We Are All Normal, Despite Our Medical Conditions
Education and Advocacy As a person with hearing loss, I often ponder the question of what it means to be normal. Does my cochlear implant give me normal hearing again? Am I a normal person? If not, am I less of a person because not everything about me is normal?

For any hearing aid or cochlear implant user, I think no one will ever have normal hearing again. There is some form of damage in the auditory system that cannot be corrected.
For example, in cases of sensorineural hearing loss, the hair cells remain damaged even after we add the hearing devices. Until hair cell regeneration therapies become clinically available, the ear is still not normal.
"At no point are we ever making hearing normal. The ear is still not the same as someone with a fully intact auditory system."
Some people have compared using hearing aids to using eyeglasses to restore vision. While it is tempting to draw such an analogy, I do not think this comparison works. For most people with glasses, there is nothing damaged or unhealthy about the eyes.
Typically, the lenses of the eye are simply not the correct shape but the eye is still healthy. Moreover, eyeglasses do not convert the light energy from one form, digitize it, manipulate it and then attempt to reconvert it back into light energy again. What hearing aids do is far more complex than eyeglasses.
Communication
What we can do when it comes to hearing loss is try to restore normal function. By this I mean we can use equipment and communication strategies to allow us to function better in the various communication situations we face.
In cases of milder hearing loss, we try to restore the normal function of the outer hair cells via sophisticated hearing aids that amplify softer sounds more than louder. We try to restore normal ability to hear in noise via directional microphone technology or additional wireless microphones.
We try to restore normal audibility of high frequency speech sounds via techniques such as non-linear frequency compression. When hearing aids no longer help, we try to restore normal audibility via a cochlear implant.
But at no point are we ever making hearing normal. The ear is still not the same as someone with a fully intact auditory system. The extent to which we can normalize function is contingent upon many factors such as the degree of hearing loss, the technology employed, the behaviors we use and sadly financial resources.
Clearly, the more severe a hearing loss is, the more challenging it will be to communicate even with the best equipment currently available.

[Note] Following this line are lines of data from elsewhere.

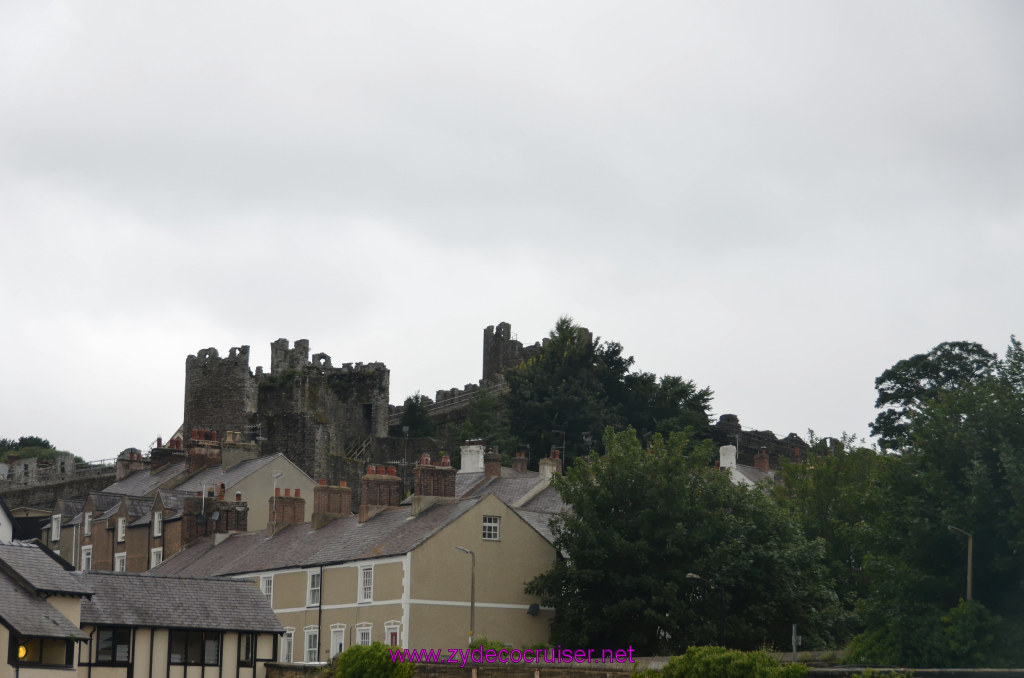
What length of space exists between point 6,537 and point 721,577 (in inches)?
1020

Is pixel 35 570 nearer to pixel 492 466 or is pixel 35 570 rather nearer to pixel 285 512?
pixel 285 512

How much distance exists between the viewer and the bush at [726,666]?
1200 inches

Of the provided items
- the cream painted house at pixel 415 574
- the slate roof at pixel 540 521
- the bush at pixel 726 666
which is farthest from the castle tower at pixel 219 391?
the bush at pixel 726 666

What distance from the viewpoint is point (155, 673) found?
41969 mm

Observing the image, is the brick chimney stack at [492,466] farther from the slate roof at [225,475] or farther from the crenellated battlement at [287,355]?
the crenellated battlement at [287,355]

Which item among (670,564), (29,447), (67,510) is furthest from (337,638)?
(29,447)

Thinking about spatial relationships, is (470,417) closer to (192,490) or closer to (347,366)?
(347,366)

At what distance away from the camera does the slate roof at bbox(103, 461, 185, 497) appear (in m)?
72.4

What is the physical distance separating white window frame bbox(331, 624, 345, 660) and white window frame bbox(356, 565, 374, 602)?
1.35 metres

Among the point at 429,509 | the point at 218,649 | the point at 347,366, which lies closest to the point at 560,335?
the point at 347,366

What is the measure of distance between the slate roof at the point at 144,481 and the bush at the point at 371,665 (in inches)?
1275

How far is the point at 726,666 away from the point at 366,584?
63.4 feet

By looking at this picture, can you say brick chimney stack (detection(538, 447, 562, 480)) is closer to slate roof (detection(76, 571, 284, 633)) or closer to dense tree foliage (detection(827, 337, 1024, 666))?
slate roof (detection(76, 571, 284, 633))

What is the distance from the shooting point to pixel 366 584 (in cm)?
4847
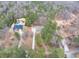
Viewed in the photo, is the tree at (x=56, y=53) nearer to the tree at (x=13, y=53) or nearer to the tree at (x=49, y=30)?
the tree at (x=49, y=30)

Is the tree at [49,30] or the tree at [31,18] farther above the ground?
the tree at [31,18]

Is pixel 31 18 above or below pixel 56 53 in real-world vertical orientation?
above

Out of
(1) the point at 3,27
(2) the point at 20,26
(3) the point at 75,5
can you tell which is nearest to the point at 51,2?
(3) the point at 75,5

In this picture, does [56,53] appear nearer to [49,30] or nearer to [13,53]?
[49,30]

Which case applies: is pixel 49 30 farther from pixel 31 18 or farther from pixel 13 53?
pixel 13 53

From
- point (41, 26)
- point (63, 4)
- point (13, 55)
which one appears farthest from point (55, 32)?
point (13, 55)

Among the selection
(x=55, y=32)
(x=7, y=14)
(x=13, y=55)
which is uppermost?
(x=7, y=14)

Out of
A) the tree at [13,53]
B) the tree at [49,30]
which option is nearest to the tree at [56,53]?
the tree at [49,30]

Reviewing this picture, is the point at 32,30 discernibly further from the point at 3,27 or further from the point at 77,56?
the point at 77,56

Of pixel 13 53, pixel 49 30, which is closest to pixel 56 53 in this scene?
pixel 49 30

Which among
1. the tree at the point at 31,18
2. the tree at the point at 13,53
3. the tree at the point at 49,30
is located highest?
the tree at the point at 31,18

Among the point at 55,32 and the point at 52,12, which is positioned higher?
the point at 52,12
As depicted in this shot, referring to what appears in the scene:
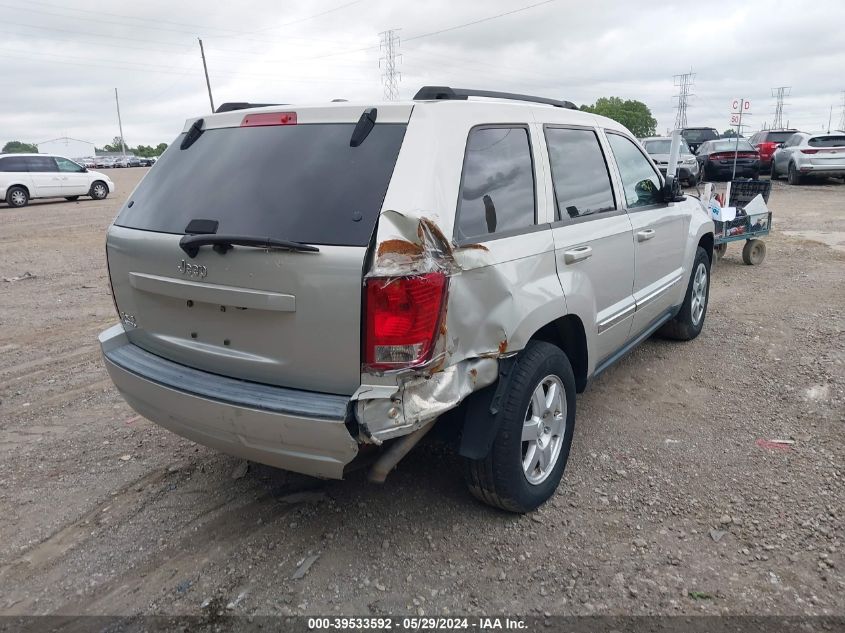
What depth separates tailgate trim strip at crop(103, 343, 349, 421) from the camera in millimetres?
2457

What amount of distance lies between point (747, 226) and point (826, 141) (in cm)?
1481

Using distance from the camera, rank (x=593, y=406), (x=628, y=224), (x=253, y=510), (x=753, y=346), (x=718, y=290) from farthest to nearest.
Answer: (x=718, y=290) < (x=753, y=346) < (x=593, y=406) < (x=628, y=224) < (x=253, y=510)

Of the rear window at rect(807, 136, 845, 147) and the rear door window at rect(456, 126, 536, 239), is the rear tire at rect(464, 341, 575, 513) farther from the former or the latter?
the rear window at rect(807, 136, 845, 147)

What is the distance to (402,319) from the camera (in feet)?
7.83

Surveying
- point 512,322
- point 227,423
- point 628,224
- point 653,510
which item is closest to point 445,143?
point 512,322

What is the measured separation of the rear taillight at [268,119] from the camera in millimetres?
2881

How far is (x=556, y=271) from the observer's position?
314cm

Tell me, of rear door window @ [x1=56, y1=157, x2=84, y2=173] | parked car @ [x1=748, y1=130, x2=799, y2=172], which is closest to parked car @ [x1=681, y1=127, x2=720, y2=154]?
parked car @ [x1=748, y1=130, x2=799, y2=172]

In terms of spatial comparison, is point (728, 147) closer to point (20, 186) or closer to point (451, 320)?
point (451, 320)

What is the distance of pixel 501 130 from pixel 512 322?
37.4 inches

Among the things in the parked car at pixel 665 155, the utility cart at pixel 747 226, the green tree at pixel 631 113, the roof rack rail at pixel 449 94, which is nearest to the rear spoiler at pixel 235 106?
the roof rack rail at pixel 449 94

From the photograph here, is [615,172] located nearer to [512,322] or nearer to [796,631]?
[512,322]

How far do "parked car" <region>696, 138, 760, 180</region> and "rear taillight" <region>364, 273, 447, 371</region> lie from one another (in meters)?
20.2

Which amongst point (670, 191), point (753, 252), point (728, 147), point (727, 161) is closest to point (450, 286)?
point (670, 191)
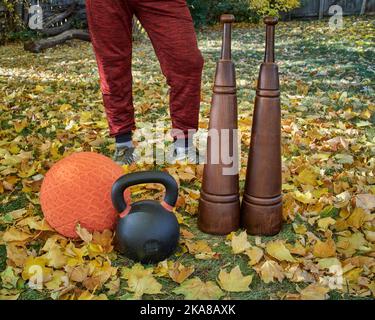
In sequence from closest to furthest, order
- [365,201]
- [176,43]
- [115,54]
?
[365,201], [176,43], [115,54]

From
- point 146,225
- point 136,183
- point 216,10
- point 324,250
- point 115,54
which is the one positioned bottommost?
point 216,10

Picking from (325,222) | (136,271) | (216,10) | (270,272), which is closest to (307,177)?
(325,222)

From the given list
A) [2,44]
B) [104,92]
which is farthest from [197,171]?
[2,44]

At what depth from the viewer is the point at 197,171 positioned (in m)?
2.63

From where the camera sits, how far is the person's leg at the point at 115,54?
8.08 feet

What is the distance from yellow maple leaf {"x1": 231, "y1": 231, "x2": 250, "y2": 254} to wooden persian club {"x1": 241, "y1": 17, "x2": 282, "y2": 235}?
0.28 ft

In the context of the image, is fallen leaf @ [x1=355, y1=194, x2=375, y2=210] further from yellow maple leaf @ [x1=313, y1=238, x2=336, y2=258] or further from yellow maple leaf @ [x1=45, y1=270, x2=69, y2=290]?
yellow maple leaf @ [x1=45, y1=270, x2=69, y2=290]

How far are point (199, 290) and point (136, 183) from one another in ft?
1.47

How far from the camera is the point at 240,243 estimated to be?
73.8 inches

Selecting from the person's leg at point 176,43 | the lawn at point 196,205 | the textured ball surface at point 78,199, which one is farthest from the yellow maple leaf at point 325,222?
the person's leg at point 176,43

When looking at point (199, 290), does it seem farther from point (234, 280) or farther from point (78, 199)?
point (78, 199)

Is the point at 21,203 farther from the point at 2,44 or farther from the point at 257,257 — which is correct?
the point at 2,44

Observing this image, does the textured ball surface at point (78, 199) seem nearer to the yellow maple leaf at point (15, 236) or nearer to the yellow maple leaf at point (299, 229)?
the yellow maple leaf at point (15, 236)

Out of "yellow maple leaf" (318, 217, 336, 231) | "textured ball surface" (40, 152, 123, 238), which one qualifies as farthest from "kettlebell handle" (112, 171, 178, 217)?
"yellow maple leaf" (318, 217, 336, 231)
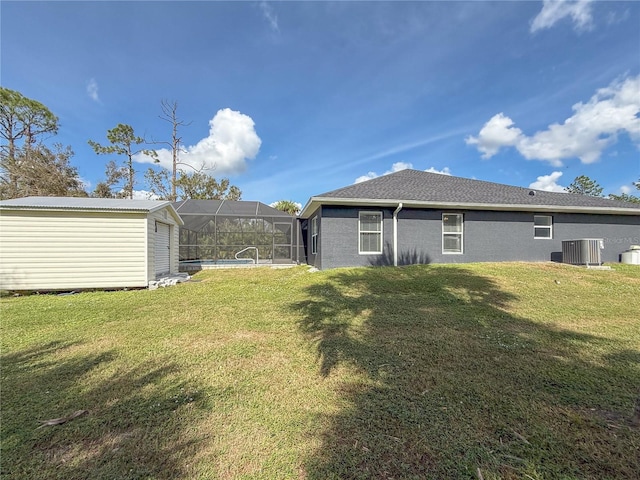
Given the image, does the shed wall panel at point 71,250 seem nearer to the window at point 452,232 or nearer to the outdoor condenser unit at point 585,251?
the window at point 452,232

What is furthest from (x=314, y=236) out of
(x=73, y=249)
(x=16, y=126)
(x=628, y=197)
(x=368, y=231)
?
(x=628, y=197)

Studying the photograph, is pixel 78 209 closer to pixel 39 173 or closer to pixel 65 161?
pixel 39 173

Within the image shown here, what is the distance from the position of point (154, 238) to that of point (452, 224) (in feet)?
36.2

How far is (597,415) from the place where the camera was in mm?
2330

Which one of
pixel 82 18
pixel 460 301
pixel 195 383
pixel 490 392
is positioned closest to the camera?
pixel 490 392

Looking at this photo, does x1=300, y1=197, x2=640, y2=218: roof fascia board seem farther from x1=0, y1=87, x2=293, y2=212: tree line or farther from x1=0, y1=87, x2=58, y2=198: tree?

Also, if one has a more severe loss and chooses not to utilize the proper type of amplification for the hearing loss including wireless microphones, then such a person will also not function as well in all situations.
This also relates to behaviors, learning how to use the equipment in various situations and learning how to communicate effectively. Teach others how to best communicate with you.
Normal
Ok, so my hearing is not normal. Does that make me an abnormal person? Maybe, but frankly who on this planet is completely normal. If you are not the ideal weight, not the ideal height, take medications for some medical condition, you too would not be perfectly normal either. But so what?
I do not worry or care about being perceived as normal because frankly very few people on this planet are normal. But just because I am not “normal”, this does not make me less of a human being.
I still want all the things anyone else wants in life. I do not want to be discriminated against nor denied things simply because of my hearing loss.
So let’s not even worry or talk about being normal...it is an impossible quest. Let’s learn to embrace and accept all of the things that make us different and make us who we are.